Wherever the line that contains "Không khí nhộn nhịp tại vườn hoa Lý Thái Tổ." falls, repeat it and the lines after it exactly until the records end, without any pictures.

Brief descriptive captions

#####

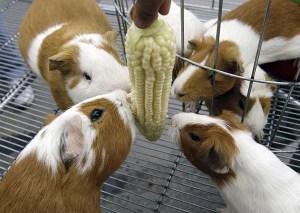 guinea-pigs9
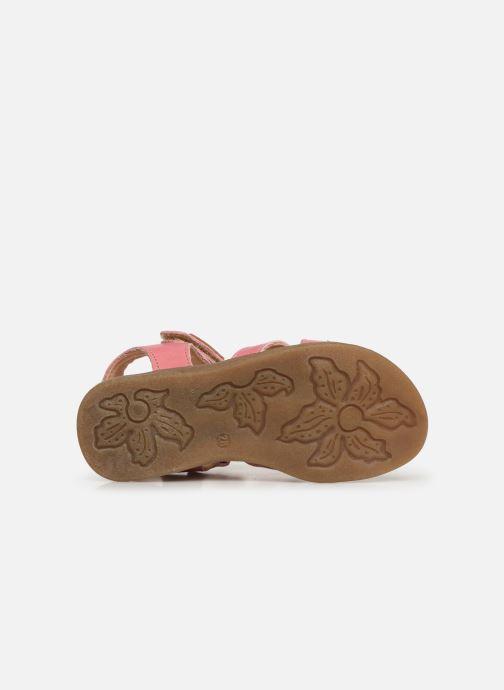 Sandales et nu-pieds Kavat Mala EP Rose vue haut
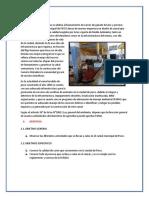 Informe de Camal de Pisco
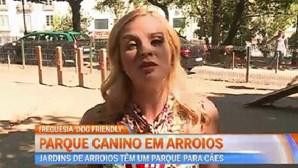 Parque Canino em Arroios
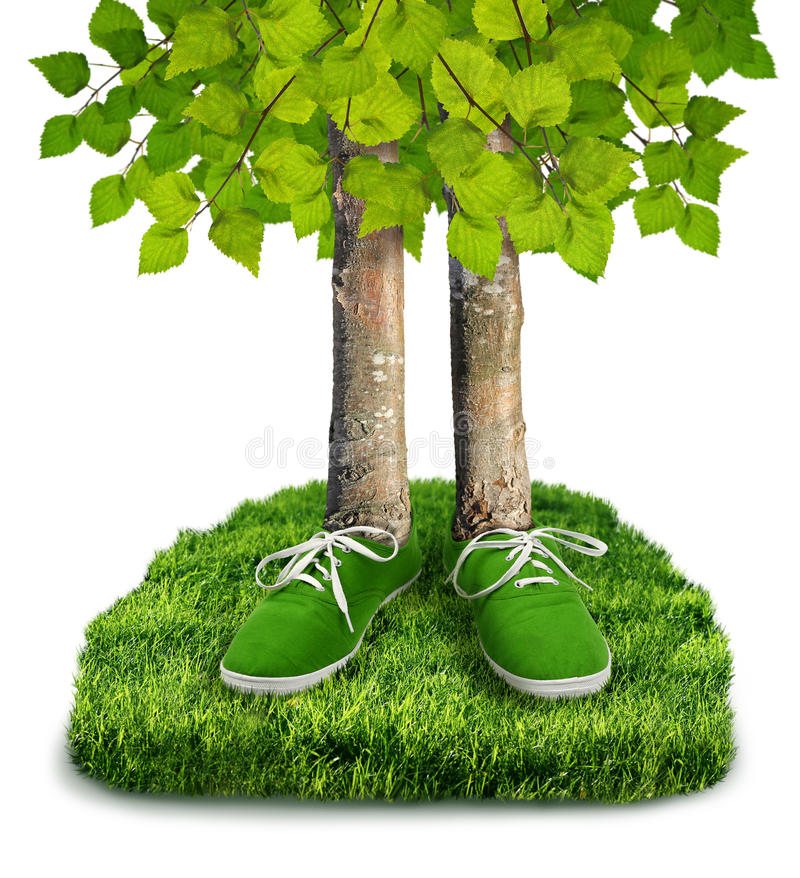 Green carbon footprint concept. Green carbon footprint environmental concept, trees with shoes isolated royalty free stock images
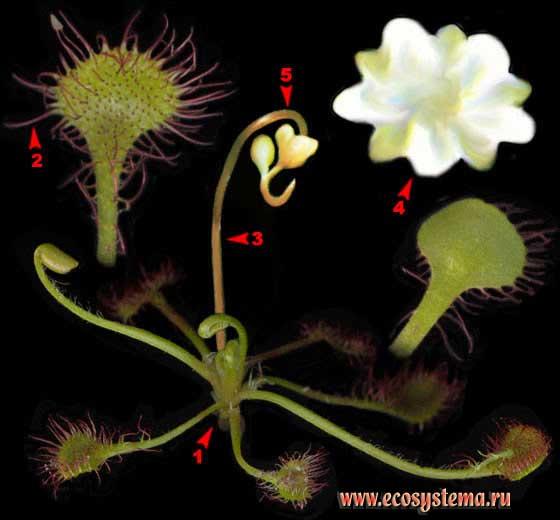 Росянка круглолистная — Drosera rotundifolia L.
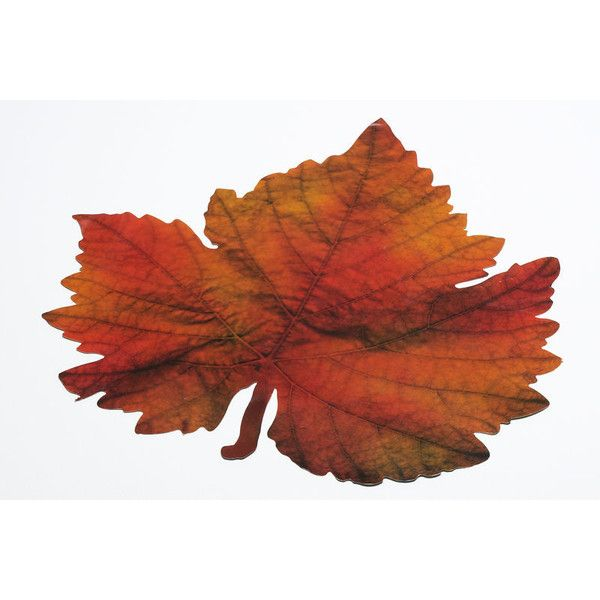 Fall Leaves Background ❤ liked on Polyvore featuring backgrounds, flowers, fall, autumn and fillers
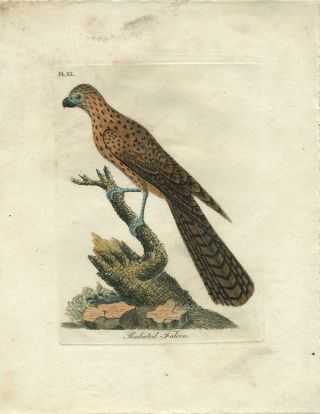 "Hand colored engraving, ""Radiated Falcon"" Birds; Australia, John Latham."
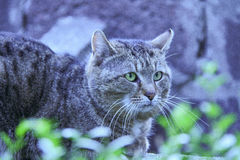 Gato tímido en Belgrado Imagen de archivo
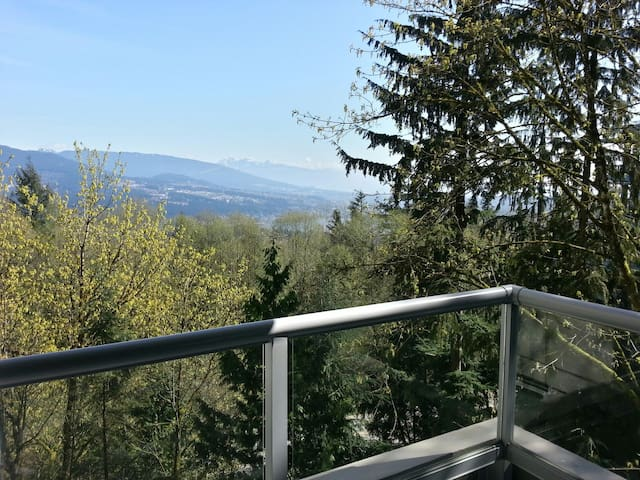 Balcony view overlooking Port Moody and the Golden Ears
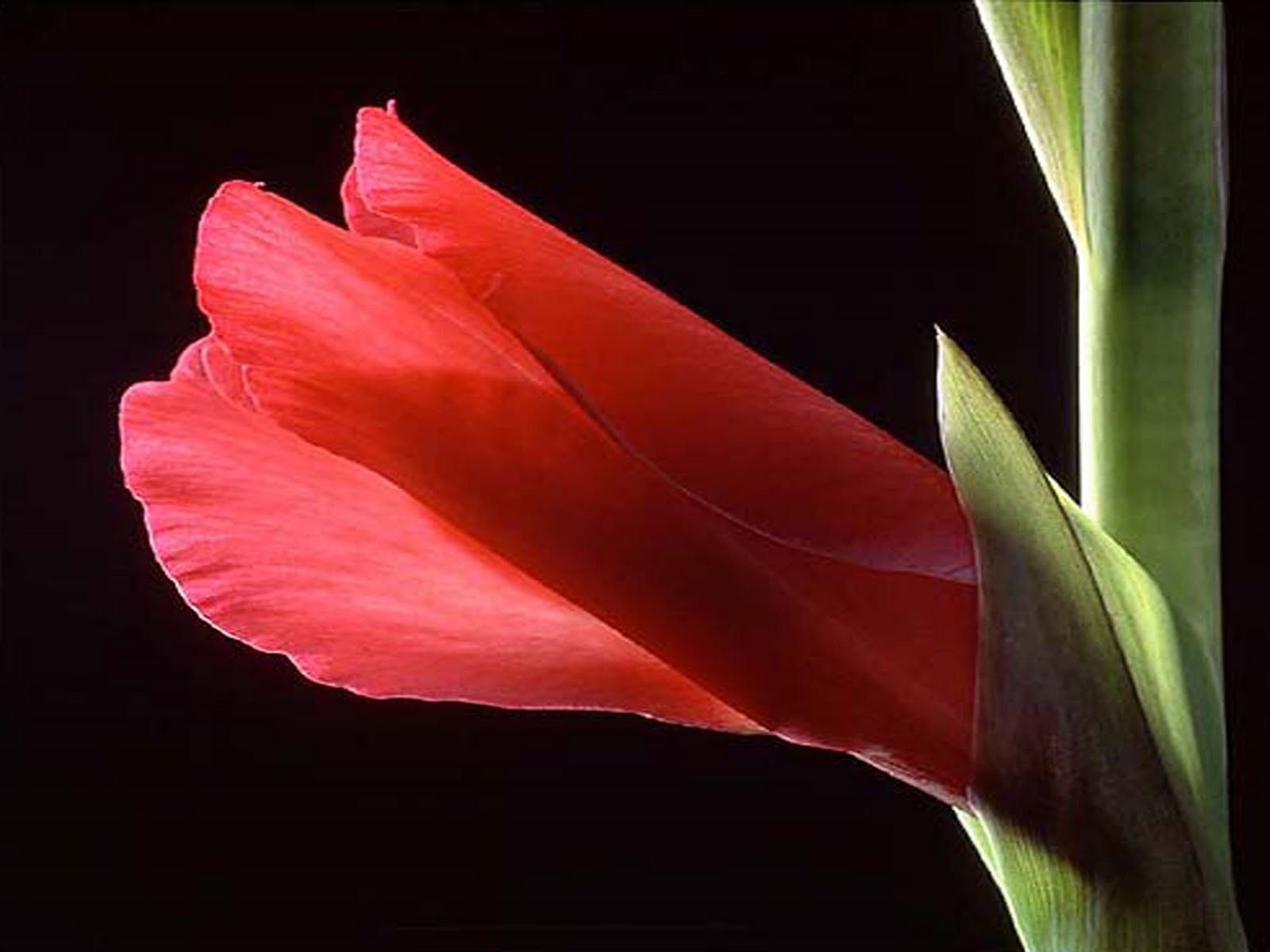 Gladiolus flower pictures Galllery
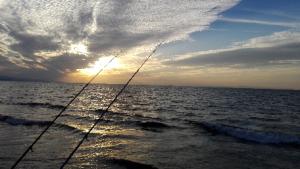 愛知海釣りマップ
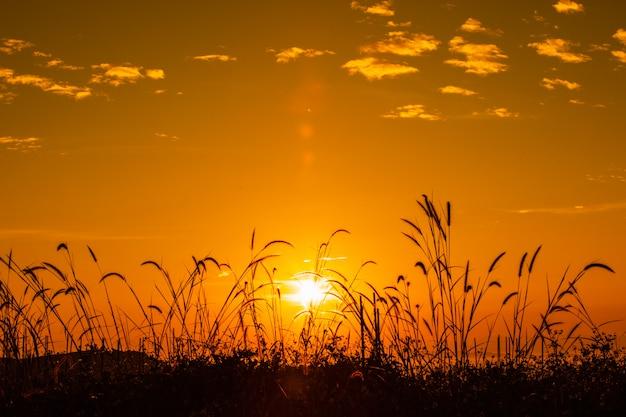 O lumineux matin - Anna de Noailles Paysage-colore-au-moment-du-matin-silhouette-herbe-fond-premier-plan-lever-brouillard_44353-825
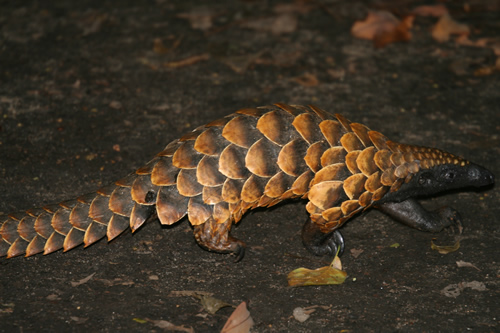 Long-tailed pangolin (Uromanis tetradactyla)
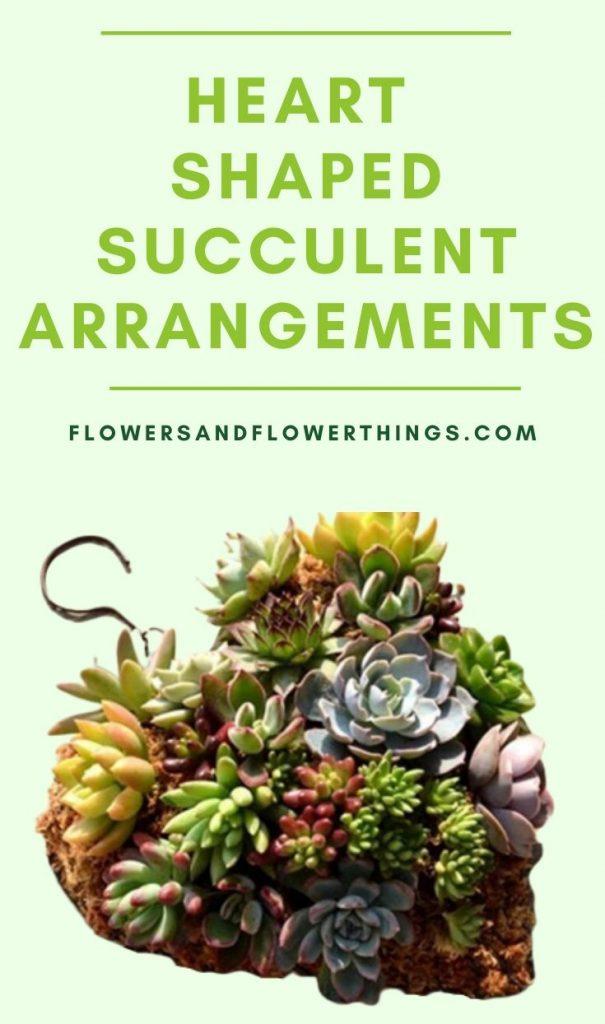 DIY Heart Shaped Succulent planter arrangement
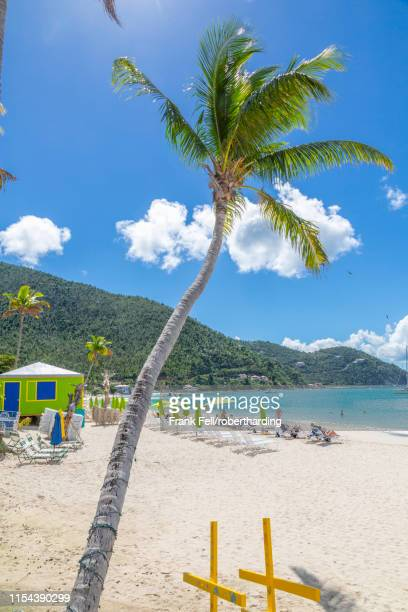 view of cane garden bay beach, tortola, british virgin islands, west indies, caribbean, central america - cane garden bay stock pictures, royalty-free photos & images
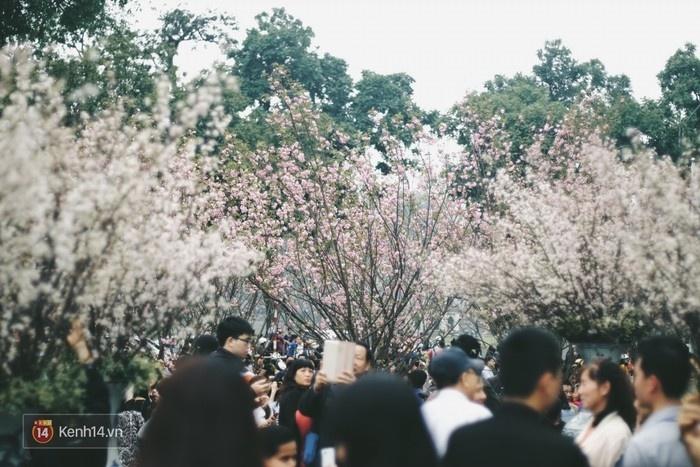 Không khí nhộn nhịp tại vườn hoa Lý Thái Tổ.
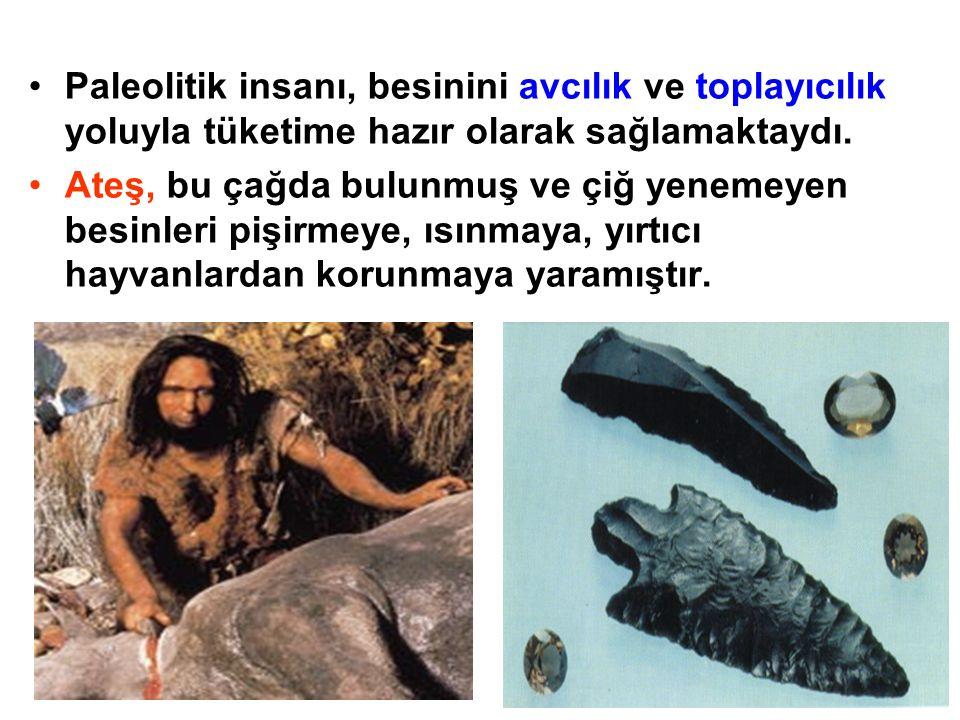 Paleolitik insanı, besinini avcılık ve toplayıcılık yoluyla tüketime hazır olarak sağlamaktaydı.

#####

SOLVED EXERCISE:
 Không khí nhộn nhịp tại vườn hoa Lý Thái Tổ.
 Paleolitik insanı, besinini avcılık ve toplayıcılık yoluyla tüketime hazır olarak sağlamaktaydı.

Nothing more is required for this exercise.